** Opening DATASET ENTRIES block **

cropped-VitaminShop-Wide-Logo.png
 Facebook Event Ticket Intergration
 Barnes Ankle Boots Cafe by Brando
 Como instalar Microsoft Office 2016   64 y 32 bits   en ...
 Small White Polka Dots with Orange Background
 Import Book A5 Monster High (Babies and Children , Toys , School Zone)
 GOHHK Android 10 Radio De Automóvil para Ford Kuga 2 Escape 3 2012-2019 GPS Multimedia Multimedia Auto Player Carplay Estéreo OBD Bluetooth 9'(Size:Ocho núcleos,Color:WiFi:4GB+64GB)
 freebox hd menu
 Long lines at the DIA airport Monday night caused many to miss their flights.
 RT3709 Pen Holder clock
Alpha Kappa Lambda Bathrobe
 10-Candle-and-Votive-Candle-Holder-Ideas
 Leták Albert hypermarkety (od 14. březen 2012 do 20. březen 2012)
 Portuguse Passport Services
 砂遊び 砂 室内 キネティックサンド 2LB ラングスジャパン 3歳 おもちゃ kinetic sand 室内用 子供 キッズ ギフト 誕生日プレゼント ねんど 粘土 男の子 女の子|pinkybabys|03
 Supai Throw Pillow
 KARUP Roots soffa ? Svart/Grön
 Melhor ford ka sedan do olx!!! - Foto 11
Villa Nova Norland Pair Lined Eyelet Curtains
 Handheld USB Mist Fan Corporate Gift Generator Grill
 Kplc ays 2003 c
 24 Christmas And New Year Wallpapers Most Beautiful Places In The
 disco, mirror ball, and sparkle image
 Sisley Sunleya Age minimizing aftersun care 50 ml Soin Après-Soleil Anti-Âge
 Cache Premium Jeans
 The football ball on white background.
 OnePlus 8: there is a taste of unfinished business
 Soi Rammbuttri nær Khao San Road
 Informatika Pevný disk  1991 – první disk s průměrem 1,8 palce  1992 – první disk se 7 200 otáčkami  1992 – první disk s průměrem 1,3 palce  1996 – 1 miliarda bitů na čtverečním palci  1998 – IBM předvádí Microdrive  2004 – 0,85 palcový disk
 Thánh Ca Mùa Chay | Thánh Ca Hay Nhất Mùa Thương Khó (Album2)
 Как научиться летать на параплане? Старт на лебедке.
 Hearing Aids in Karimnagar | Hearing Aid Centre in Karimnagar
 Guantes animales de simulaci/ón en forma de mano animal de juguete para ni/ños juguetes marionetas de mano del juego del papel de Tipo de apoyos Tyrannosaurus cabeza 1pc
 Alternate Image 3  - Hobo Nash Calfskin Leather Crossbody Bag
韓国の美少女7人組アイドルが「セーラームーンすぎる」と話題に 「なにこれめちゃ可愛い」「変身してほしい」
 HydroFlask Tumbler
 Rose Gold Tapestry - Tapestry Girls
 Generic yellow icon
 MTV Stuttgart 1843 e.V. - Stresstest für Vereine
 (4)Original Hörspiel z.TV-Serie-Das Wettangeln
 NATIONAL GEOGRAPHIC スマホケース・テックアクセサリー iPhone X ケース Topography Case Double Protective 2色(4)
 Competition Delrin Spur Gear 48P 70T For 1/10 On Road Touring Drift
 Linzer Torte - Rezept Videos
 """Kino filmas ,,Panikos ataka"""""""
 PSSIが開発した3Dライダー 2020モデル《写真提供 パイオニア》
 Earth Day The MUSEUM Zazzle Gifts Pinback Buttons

** Closing DATASET ENTRIES block **

▶ [TASK TO CARRY OUT]:
Keep only the lines from the one containing "Soi Rammbuttri nær Khao San Road" to the end of the entries, and repeat them exactly.

▶ [RESULT BELOW]:
 Soi Rammbuttri nær Khao San Road
 Informatika Pevný disk  1991 – první disk s průměrem 1,8 palce  1992 – první disk se 7 200 otáčkami  1992 – první disk s průměrem 1,3 palce  1996 – 1 miliarda bitů na čtverečním palci  1998 – IBM předvádí Microdrive  2004 – 0,85 palcový disk
 Thánh Ca Mùa Chay | Thánh Ca Hay Nhất Mùa Thương Khó (Album2)
 Как научиться летать на параплане? Старт на лебедке.
 Hearing Aids in Karimnagar | Hearing Aid Centre in Karimnagar
 Guantes animales de simulaci/ón en forma de mano animal de juguete para ni/ños juguetes marionetas de mano del juego del papel de Tipo de apoyos Tyrannosaurus cabeza 1pc
 Alternate Image 3  - Hobo Nash Calfskin Leather Crossbody Bag
韓国の美少女7人組アイドルが「セーラームーンすぎる」と話題に 「なにこれめちゃ可愛い」「変身してほしい」
 HydroFlask Tumbler
 Rose Gold Tapestry - Tapestry Girls
 Generic yellow icon
 MTV Stuttgart 1843 e.V. - Stresstest für Vereine
 (4)Original Hörspiel z.TV-Serie-Das Wettangeln
 NATIONAL GEOGRAPHIC スマホケース・テックアクセサリー iPhone X ケース Topography Case Double Protective 2色(4)
 Competition Delrin Spur Gear 48P 70T For 1/10 On Road Touring Drift
 Linzer Torte - Rezept Videos
 """Kino filmas ,,Panikos ataka"""""""
 PSSIが開発した3Dライダー 2020モデル《写真提供 パイオニア》
 Earth Day The MUSEUM Zazzle Gifts Pinback Buttons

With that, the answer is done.